The draft also proposes that a new tax will apply to Uruguayan residents with assets in countries which have a signed treaty with Uruguay, taxing interest earned on financial accounts and dividends and capital gains in shares of company stock. The proposal also contains a wealth tax of 0.7 to 2% on all assets over approximately, 100,000 US dollars.
So what are the pluses and minuses of this proposal?
On the plus side, OECD membership in many ways is seen as desirable. Being in the club of 31 of the most industrialized nations has its benefits. Chile just became a member of the OECD on May 7th, and Estonia, Israel, Russia, and Slovenia are on deck to become members. In time, being a small country that is not a part of the OECD could result in reduced trade opportunities.

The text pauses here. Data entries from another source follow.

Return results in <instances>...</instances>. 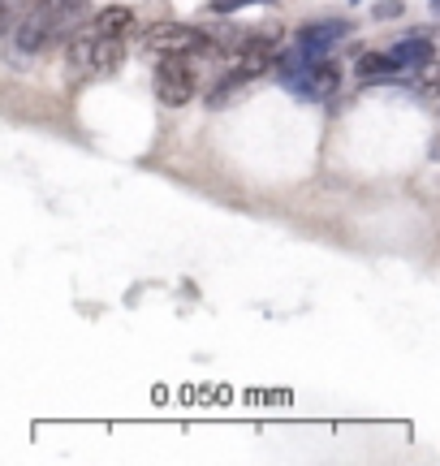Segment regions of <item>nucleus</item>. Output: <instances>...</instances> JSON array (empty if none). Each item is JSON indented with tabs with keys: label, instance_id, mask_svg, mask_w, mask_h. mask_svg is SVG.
<instances>
[{
	"label": "nucleus",
	"instance_id": "f257e3e1",
	"mask_svg": "<svg viewBox=\"0 0 440 466\" xmlns=\"http://www.w3.org/2000/svg\"><path fill=\"white\" fill-rule=\"evenodd\" d=\"M195 61L199 56H160V66H155V96H160V104L182 108L195 96V86H199Z\"/></svg>",
	"mask_w": 440,
	"mask_h": 466
},
{
	"label": "nucleus",
	"instance_id": "1a4fd4ad",
	"mask_svg": "<svg viewBox=\"0 0 440 466\" xmlns=\"http://www.w3.org/2000/svg\"><path fill=\"white\" fill-rule=\"evenodd\" d=\"M393 56H397V66L402 69H427L432 61H436V52H432L427 39H402V44L393 48Z\"/></svg>",
	"mask_w": 440,
	"mask_h": 466
},
{
	"label": "nucleus",
	"instance_id": "20e7f679",
	"mask_svg": "<svg viewBox=\"0 0 440 466\" xmlns=\"http://www.w3.org/2000/svg\"><path fill=\"white\" fill-rule=\"evenodd\" d=\"M9 31H14V56H35V52H39L52 35H56V26H52V17H48V9H44V5H31V9L17 17Z\"/></svg>",
	"mask_w": 440,
	"mask_h": 466
},
{
	"label": "nucleus",
	"instance_id": "0eeeda50",
	"mask_svg": "<svg viewBox=\"0 0 440 466\" xmlns=\"http://www.w3.org/2000/svg\"><path fill=\"white\" fill-rule=\"evenodd\" d=\"M246 86H251V74H242V69L234 66L216 86H212V91H207V108H225V104H234Z\"/></svg>",
	"mask_w": 440,
	"mask_h": 466
},
{
	"label": "nucleus",
	"instance_id": "4468645a",
	"mask_svg": "<svg viewBox=\"0 0 440 466\" xmlns=\"http://www.w3.org/2000/svg\"><path fill=\"white\" fill-rule=\"evenodd\" d=\"M432 5H436V14H440V0H432Z\"/></svg>",
	"mask_w": 440,
	"mask_h": 466
},
{
	"label": "nucleus",
	"instance_id": "9d476101",
	"mask_svg": "<svg viewBox=\"0 0 440 466\" xmlns=\"http://www.w3.org/2000/svg\"><path fill=\"white\" fill-rule=\"evenodd\" d=\"M130 26H135V14H130L125 5H113V9L95 14V22H91V31L95 35H125Z\"/></svg>",
	"mask_w": 440,
	"mask_h": 466
},
{
	"label": "nucleus",
	"instance_id": "2eb2a0df",
	"mask_svg": "<svg viewBox=\"0 0 440 466\" xmlns=\"http://www.w3.org/2000/svg\"><path fill=\"white\" fill-rule=\"evenodd\" d=\"M350 5H363V0H350Z\"/></svg>",
	"mask_w": 440,
	"mask_h": 466
},
{
	"label": "nucleus",
	"instance_id": "f03ea898",
	"mask_svg": "<svg viewBox=\"0 0 440 466\" xmlns=\"http://www.w3.org/2000/svg\"><path fill=\"white\" fill-rule=\"evenodd\" d=\"M147 48L160 52V56H207L212 52V39L195 26H177V22H160L147 31Z\"/></svg>",
	"mask_w": 440,
	"mask_h": 466
},
{
	"label": "nucleus",
	"instance_id": "f8f14e48",
	"mask_svg": "<svg viewBox=\"0 0 440 466\" xmlns=\"http://www.w3.org/2000/svg\"><path fill=\"white\" fill-rule=\"evenodd\" d=\"M372 14H375V22L380 17H402V0H385V5H375Z\"/></svg>",
	"mask_w": 440,
	"mask_h": 466
},
{
	"label": "nucleus",
	"instance_id": "9b49d317",
	"mask_svg": "<svg viewBox=\"0 0 440 466\" xmlns=\"http://www.w3.org/2000/svg\"><path fill=\"white\" fill-rule=\"evenodd\" d=\"M246 5H272V0H212L216 14H234V9H246Z\"/></svg>",
	"mask_w": 440,
	"mask_h": 466
},
{
	"label": "nucleus",
	"instance_id": "7ed1b4c3",
	"mask_svg": "<svg viewBox=\"0 0 440 466\" xmlns=\"http://www.w3.org/2000/svg\"><path fill=\"white\" fill-rule=\"evenodd\" d=\"M337 66L328 61V56H320V61H311V66H303L298 74H289L285 86L294 91V100H303V104H320L328 100L333 91H337Z\"/></svg>",
	"mask_w": 440,
	"mask_h": 466
},
{
	"label": "nucleus",
	"instance_id": "39448f33",
	"mask_svg": "<svg viewBox=\"0 0 440 466\" xmlns=\"http://www.w3.org/2000/svg\"><path fill=\"white\" fill-rule=\"evenodd\" d=\"M350 35V26L345 22H315V26H303V35H298V48L311 56V61H320V56H328V48L333 44H341Z\"/></svg>",
	"mask_w": 440,
	"mask_h": 466
},
{
	"label": "nucleus",
	"instance_id": "6e6552de",
	"mask_svg": "<svg viewBox=\"0 0 440 466\" xmlns=\"http://www.w3.org/2000/svg\"><path fill=\"white\" fill-rule=\"evenodd\" d=\"M397 56L393 52H363L355 61V74L363 78V83H372V78H389V74H397Z\"/></svg>",
	"mask_w": 440,
	"mask_h": 466
},
{
	"label": "nucleus",
	"instance_id": "423d86ee",
	"mask_svg": "<svg viewBox=\"0 0 440 466\" xmlns=\"http://www.w3.org/2000/svg\"><path fill=\"white\" fill-rule=\"evenodd\" d=\"M121 35H95L91 31V74H117L121 69Z\"/></svg>",
	"mask_w": 440,
	"mask_h": 466
},
{
	"label": "nucleus",
	"instance_id": "ddd939ff",
	"mask_svg": "<svg viewBox=\"0 0 440 466\" xmlns=\"http://www.w3.org/2000/svg\"><path fill=\"white\" fill-rule=\"evenodd\" d=\"M432 151H436V156H440V138H436V147H432Z\"/></svg>",
	"mask_w": 440,
	"mask_h": 466
}]
</instances>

Also on the plus side, Uruguay estimates that Uruguayan residents (both citizens and foreign residents) have an estimated 8 billion dollars in overseas accounts. Although asset holders will likely keep their overseas holdings out of countries who have OECD treaties with Uruguay, the wealth tax liability could add some revenue to Uruguay’s government budget.
On the minus sides, both parts of the new tax proposal are fundamental changes to Uruguay’s culture that will likely meet resistance. Banking privacy in Uruguay is not just a tax issue. Uruguayans have fiscal rights, the same as human rights and civil rights. Banking privacy is part of the Uruguayan constitution, and considered a consecrated right. Also, Uruguay has a history of only taxing activities that take place inside Uruguay. Taxing offshore assets will be a completely new concept.
However perhaps the biggest challenge to the proposal is that many foreign residents and multinational companies who let it be known they would pull out of Uruguay to avoid tax reporting requirements for the same assets in two countries.
So with pressures weighing heavily from all quarters, Uruguay’s Economic Minister, Fernando Lorenzo, held a briefing before a June 1st Cabinet meeting to report that the proposed tax legislation was still being “tweaked”. In the briefing he specifically stated that in the revision foreigners who come to retire in Uruguay, and companies based outside of Uruguay, will not affected.
Although there are still unknown details with this piece of legislation, the quick turnaround and strong public statement by Lorenzo indicates that it is a priority to the Executive Power, who created the bill, that Uruguay remains attractive to foreign retirees and foreign based businesses.